====== RECORD EXCERPTS ======
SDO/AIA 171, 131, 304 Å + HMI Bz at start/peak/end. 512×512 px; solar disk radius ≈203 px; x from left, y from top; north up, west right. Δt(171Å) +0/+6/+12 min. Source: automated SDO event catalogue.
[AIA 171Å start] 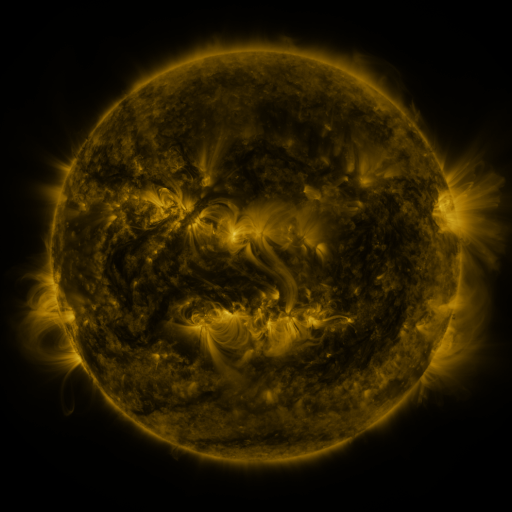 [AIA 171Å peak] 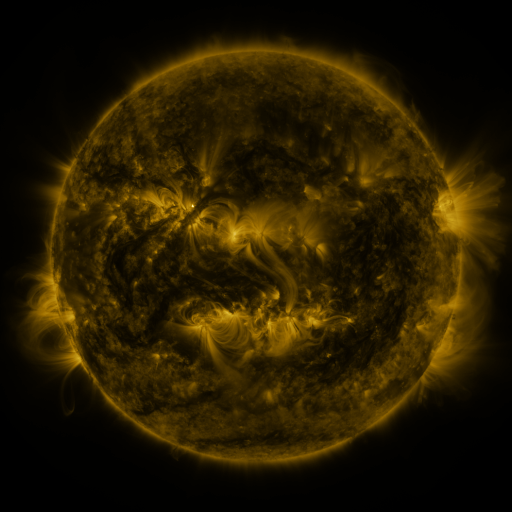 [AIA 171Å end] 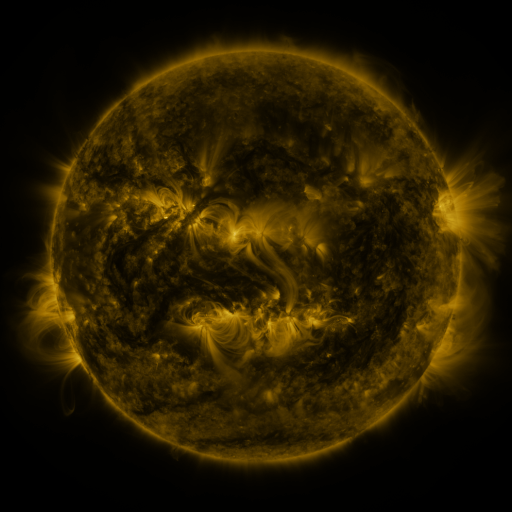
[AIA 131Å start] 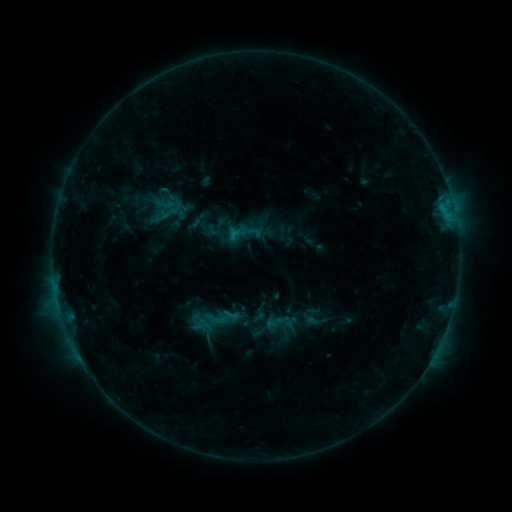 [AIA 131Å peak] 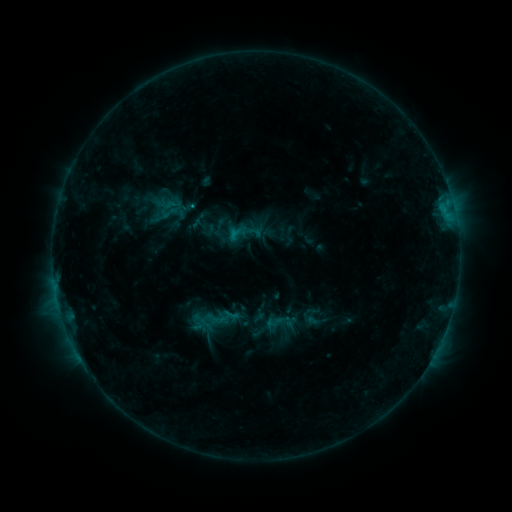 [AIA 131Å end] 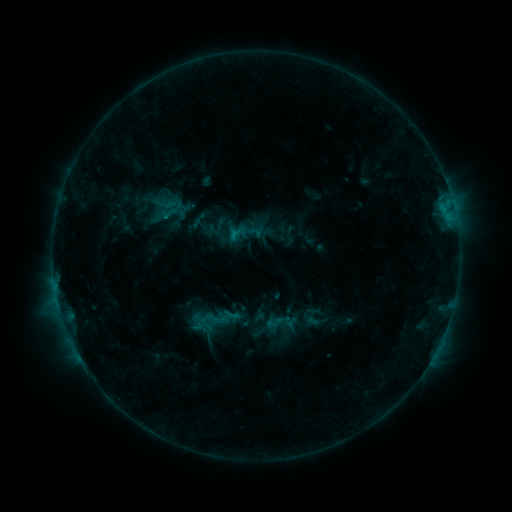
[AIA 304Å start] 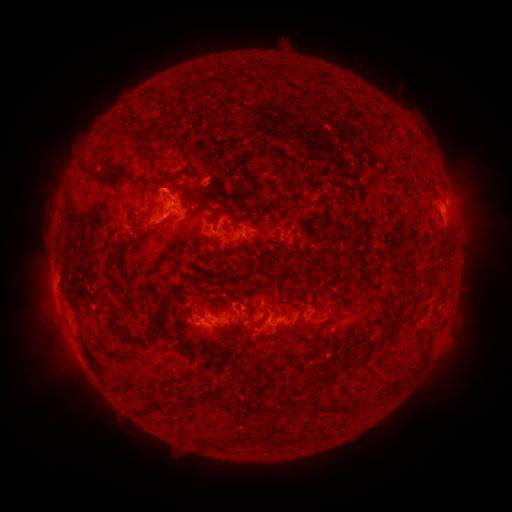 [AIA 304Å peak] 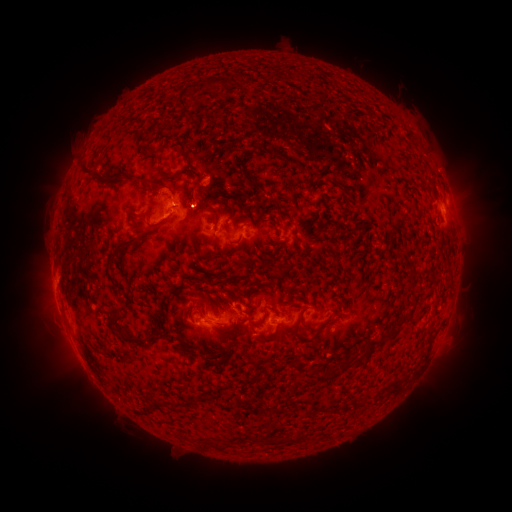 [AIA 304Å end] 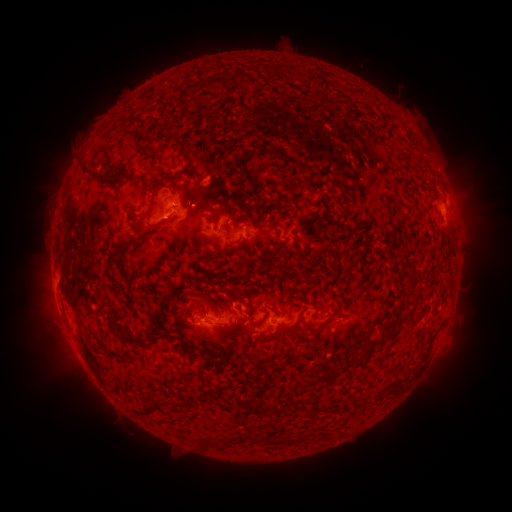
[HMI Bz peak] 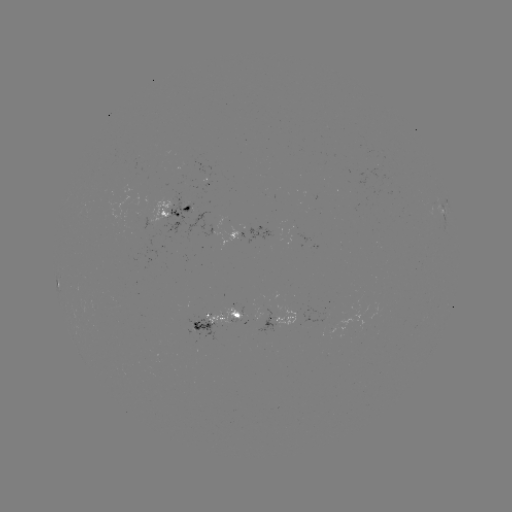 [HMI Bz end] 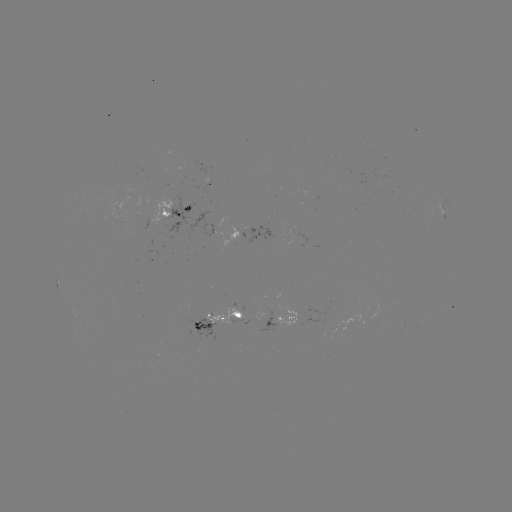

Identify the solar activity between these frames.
eruption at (198, 199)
======
Starting at the line that contains "Identify the solar", copy each line through the last line of the listing, and copy nothing else.

EXERCISE SOLUTION:
Identify the solar activity between these frames.
eruption at (198, 199)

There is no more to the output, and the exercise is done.